3. Electropolishing Prinsip dasar dari electropolishing adalah sama dengan pemolesan kimia, yaitu melarutkan permukaan bahan secara selektif untuk membuat permukaannya halus. Dibandingkan dengan pemolesan kimia, efek reaksi katoda dapat dihilangkan, dan efeknya baik. Proses pemolesan elektrokimia dibagi menjadi dua langkah: (1) Level-Makro Produk terlarut berdifusi ke dalam elektrolit, dan kekasaran permukaan material berkurang, Ra> 1 μm. (2) Levelling rendah-cahaya Polarisasi anodik, kecerahan permukaan ditingkatkan, Ra <>

4. Ultrasonik polishing Benda kerja ditempatkan di suspensi abrasif dan ditempatkan bersama di bidang ultrasonik. Abrasive digiling dan dipoles pada permukaan benda kerja oleh getaran gelombang ultrasonik. Pemesinan ultrasonik memiliki kekuatan makroskopis kecil dan tidak menyebabkan deformasi benda kerja, tetapi sulit untuk membuat dan memasang perkakas. Pemrosesan ultrasonik dapat dikombinasikan dengan metode kimia atau elektrokimia. Atas dasar korosi larutan dan elektrolisis, larutan pengadukan getaran ultrasonik diterapkan untuk memisahkan produk terlarut pada permukaan benda kerja, dan korosi atau elektrolit di dekat permukaan seragam; kavitasi gelombang ultrasonik dalam cairan juga dapat menghambat proses korosi, yang menguntungkan untuk penerangan permukaan.
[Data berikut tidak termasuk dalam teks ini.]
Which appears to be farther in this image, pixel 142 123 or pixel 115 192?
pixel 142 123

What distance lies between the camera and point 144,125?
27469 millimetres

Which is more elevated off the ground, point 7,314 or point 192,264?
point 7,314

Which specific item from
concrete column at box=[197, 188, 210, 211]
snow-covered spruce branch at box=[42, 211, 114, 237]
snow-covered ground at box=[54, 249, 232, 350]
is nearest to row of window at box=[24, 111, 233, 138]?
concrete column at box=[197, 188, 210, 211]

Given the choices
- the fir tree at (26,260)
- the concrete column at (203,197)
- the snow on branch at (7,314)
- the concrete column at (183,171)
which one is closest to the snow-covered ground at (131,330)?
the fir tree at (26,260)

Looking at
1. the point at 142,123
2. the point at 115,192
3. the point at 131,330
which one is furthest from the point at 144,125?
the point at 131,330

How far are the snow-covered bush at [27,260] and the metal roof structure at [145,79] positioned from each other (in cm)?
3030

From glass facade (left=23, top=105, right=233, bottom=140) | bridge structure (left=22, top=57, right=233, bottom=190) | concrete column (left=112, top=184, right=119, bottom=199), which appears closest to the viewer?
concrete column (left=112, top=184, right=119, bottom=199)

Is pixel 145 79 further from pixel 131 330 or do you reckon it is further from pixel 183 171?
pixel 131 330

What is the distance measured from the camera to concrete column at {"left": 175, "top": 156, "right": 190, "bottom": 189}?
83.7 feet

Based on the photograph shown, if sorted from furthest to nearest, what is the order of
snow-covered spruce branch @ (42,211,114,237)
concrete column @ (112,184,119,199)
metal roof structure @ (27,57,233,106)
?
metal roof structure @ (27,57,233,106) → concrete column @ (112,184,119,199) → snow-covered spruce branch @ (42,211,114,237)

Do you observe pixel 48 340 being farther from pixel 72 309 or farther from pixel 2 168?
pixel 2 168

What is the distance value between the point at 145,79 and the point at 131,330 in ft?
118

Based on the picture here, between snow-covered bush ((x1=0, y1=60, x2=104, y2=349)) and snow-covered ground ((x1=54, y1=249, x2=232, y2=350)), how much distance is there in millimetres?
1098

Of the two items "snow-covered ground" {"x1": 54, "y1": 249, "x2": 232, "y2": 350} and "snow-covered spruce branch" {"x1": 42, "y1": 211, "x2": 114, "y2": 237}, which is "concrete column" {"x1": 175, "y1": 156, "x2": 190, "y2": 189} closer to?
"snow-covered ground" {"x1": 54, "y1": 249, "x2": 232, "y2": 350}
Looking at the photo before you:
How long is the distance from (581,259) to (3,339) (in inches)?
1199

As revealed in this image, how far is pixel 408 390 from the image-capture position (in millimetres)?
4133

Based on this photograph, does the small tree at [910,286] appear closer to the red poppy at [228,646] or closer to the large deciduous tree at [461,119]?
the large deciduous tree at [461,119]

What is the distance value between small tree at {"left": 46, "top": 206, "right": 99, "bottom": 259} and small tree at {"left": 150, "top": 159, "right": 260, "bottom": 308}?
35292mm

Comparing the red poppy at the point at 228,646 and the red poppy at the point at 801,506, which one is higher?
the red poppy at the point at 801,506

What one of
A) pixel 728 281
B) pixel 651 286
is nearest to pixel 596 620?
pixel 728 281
5. Pemolesan cairan Pemolesan cairan dilakukan dengan memoles permukaan benda kerja dengan cairan mengalir berkecepatan tinggi dan partikel abrasif yang dibawanya. Metode umum adalah: pemrosesan jet abrasif, pemrosesan jet cair, penggilingan hidrodinamik, dan sejenisnya. Gerinda hidrodinamik digerakkan secara hidrolik untuk menyebabkan media cair yang membawa partikel abrasif mengalir bolak-balik melintasi permukaan benda kerja dengan kecepatan tinggi. Media ini terutama terbuat dari senyawa khusus yang mengalir pada tekanan rendah dan didoping dengan abrasif, dan abrasif dapat dibuat dari bubuk silikon karbida.
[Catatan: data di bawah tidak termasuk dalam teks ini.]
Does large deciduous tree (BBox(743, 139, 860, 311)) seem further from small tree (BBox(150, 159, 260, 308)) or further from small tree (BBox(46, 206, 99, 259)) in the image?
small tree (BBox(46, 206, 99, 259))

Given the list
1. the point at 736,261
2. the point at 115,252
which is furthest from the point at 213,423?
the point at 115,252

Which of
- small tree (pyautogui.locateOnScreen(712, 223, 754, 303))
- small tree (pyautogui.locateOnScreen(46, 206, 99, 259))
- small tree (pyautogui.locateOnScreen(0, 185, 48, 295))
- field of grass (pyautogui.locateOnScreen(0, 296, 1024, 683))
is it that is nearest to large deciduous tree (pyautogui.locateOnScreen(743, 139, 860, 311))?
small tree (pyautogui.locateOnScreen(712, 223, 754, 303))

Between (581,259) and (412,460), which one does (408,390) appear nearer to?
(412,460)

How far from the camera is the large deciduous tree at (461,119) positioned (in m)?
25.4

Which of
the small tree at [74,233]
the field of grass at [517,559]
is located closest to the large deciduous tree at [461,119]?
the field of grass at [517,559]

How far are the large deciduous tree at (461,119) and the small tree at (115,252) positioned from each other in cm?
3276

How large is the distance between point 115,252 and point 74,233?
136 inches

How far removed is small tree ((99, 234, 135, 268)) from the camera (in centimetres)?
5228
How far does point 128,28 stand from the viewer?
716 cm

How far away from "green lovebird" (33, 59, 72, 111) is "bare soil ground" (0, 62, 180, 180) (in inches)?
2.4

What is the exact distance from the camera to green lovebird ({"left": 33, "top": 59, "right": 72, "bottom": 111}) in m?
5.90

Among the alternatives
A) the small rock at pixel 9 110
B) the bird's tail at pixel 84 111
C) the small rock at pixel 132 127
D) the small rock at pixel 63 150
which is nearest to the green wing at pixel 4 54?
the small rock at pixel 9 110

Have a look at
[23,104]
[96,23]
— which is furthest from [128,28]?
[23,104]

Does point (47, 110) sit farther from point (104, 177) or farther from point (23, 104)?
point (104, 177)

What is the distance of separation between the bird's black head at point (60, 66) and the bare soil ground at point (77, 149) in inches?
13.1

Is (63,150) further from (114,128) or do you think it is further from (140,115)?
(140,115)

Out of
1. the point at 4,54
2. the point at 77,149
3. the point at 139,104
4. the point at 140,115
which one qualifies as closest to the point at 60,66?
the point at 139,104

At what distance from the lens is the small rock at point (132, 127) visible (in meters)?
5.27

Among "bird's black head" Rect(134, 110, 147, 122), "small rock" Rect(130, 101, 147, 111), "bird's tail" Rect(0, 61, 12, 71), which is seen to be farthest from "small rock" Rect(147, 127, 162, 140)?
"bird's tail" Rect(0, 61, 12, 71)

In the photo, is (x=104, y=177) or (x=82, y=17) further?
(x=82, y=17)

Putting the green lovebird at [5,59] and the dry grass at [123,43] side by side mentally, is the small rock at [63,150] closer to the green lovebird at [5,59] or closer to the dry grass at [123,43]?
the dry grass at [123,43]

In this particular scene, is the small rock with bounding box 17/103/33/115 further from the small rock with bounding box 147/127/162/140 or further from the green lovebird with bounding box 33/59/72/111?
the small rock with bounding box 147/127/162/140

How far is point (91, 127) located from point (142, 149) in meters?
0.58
6. Magnetic Abrasive Polishing Magnetic abrasive polishing adalah penggunaan abrasive magnetik untuk membentuk sikat abrasive di bawah aksi medan magnet untuk menggiling benda kerja. Metode ini memiliki efisiensi pemrosesan yang tinggi, kualitas yang baik, kontrol yang mudah terhadap kondisi pemrosesan dan kondisi kerja yang baik. Dengan abrasif yang sesuai, kekasaran permukaan dapat mencapai Ra 0,1 μm.